In an AMT environment the major costs are those related to the production facility rather than
production volume related costs such as materials and labour, which standard costing is
essentially designed to plan and control. Fixed overhead variances don’t necessarily reflect
under or overspending but may simply reflect differences in production volume. An activity
based cost management system may be more appropriate, focusing on the activities that
drive the cost.
Rationale
Part (a) assesses learning outcomes C1(b) apply the principles of relevant cash flow analysis
to long-run projects that continue for several years and C2(a) evaluate project proposals
using the techniques of investment appraisal. It examines candidates’ ability to identify the
relevant costs of a project and then apply discounted cash flow analysis to calculate the net
present value of the project. Part (b) assesses learning outcome C1(g) prepare decision
support information for management, integrating financial and non-financial considerations. It
examines candidates’ ability to explain other factors that the company would need to consider
before deciding whether to go ahead with the project. Part (c) assesses learning outcome
C2(c) prioritise projects that are mutually exclusive, involve unequal lives and/or are subject
to capital rationing. It examines candidates’ ability to determine the optimum replacement
cycle for a company’s non-current assets.
Suggested Approach
In part (a) candidates should firstly calculate the gross profit that would be earned in each
year from the online shopping service and deduct the lost profit from existing in-store sales.

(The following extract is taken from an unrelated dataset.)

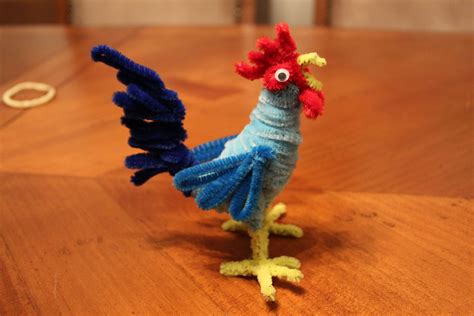 a knitted chicken on a wooden table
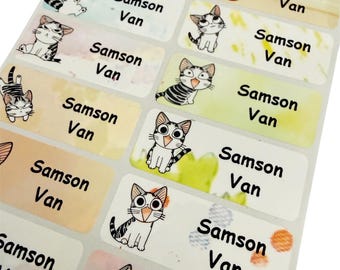 May include: A sheet of rectangular stickers featuring cartoon cats in various poses. Each sticker has the name "Samson Van" printed in black. The background colors vary, including yellow, green, and blue, with some stickers showing watercolor-like effects.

They should then deduct the payments to PQ and the other operating costs and add on the
lease income. The tax depreciation and tax payments should then be calculated. The total
cost of the investment, the residual value should be added to the net cash flows. The net
cash flows after tax should then be discounted at the discount rate of 12% to calculate the net
present value (NPV) of the project. In part (b) candidates should clearly explain two other
factors that the company would need to consider before deciding whether to go ahead with
the project. In part (c) candidates should calculate the NPV of the cash flows under each of
the three alternatives. They should then divide the NPV by the appropriate annuity factor to
calculate the annualised equivalent cost. The optimum replacement cycle can then be
selected as the alternative with the lowest annualised equivalent cost.
(a)
Gross profit Years 1 – 5
Year 1: 100,000 customers x 52 weeks x $200 = $1,040m x 20% = $208m
Year 2: 120,000 customers x 52 weeks x $200 = $1,248m x 20% = $250m
Year 3: 150,000 customers x 52 weeks x $200 = $1,560m x 20% = $312m
Year 4: 160,000 customers x 52 weeks x $200 = $1,664m x 20% = $333m
Year 5: 170,000 customers x 52 weeks x $200 = $1,768m x 20% = $354m
Taxation
Year 1 Year 2 Year 3 Year 4 Year 5
$m $m $m $m $m
Gross profit 208 250 312 333 354
Lost profit from (62) (75) (94) (100) (106)
existing sales
Other operating (60) (65) (70) (75) (80)
costs
Lease income 20 20 20 20 20
Fee to PQ (30) (30) (30) (30) (30)
Fee to PQ (2) (3) (3) (3) (4)
Net cash flows 74 97 135 145 154
Tax depreciation (4) (3) (2) (2) (4)
Taxable profit 70 94 133 143 150
Taxation @ 30% 21 28 40 43 45
(b)
Two other factors that the company would need to consider are:
Quality/ reliability: can the online retailer provide the quality and reliability of service that LM’s
customers will expect?
Financial strength of PQ: LM is reliant on PQ being able to provide the IT technology and
delivery service to its customers for at least the five year period of the contract.
(c)
The lowest annualised equivalent cost occurs if the vehicles are kept for two years. Therefore
the optimum replacement cycle is to replace the vehicles every two years.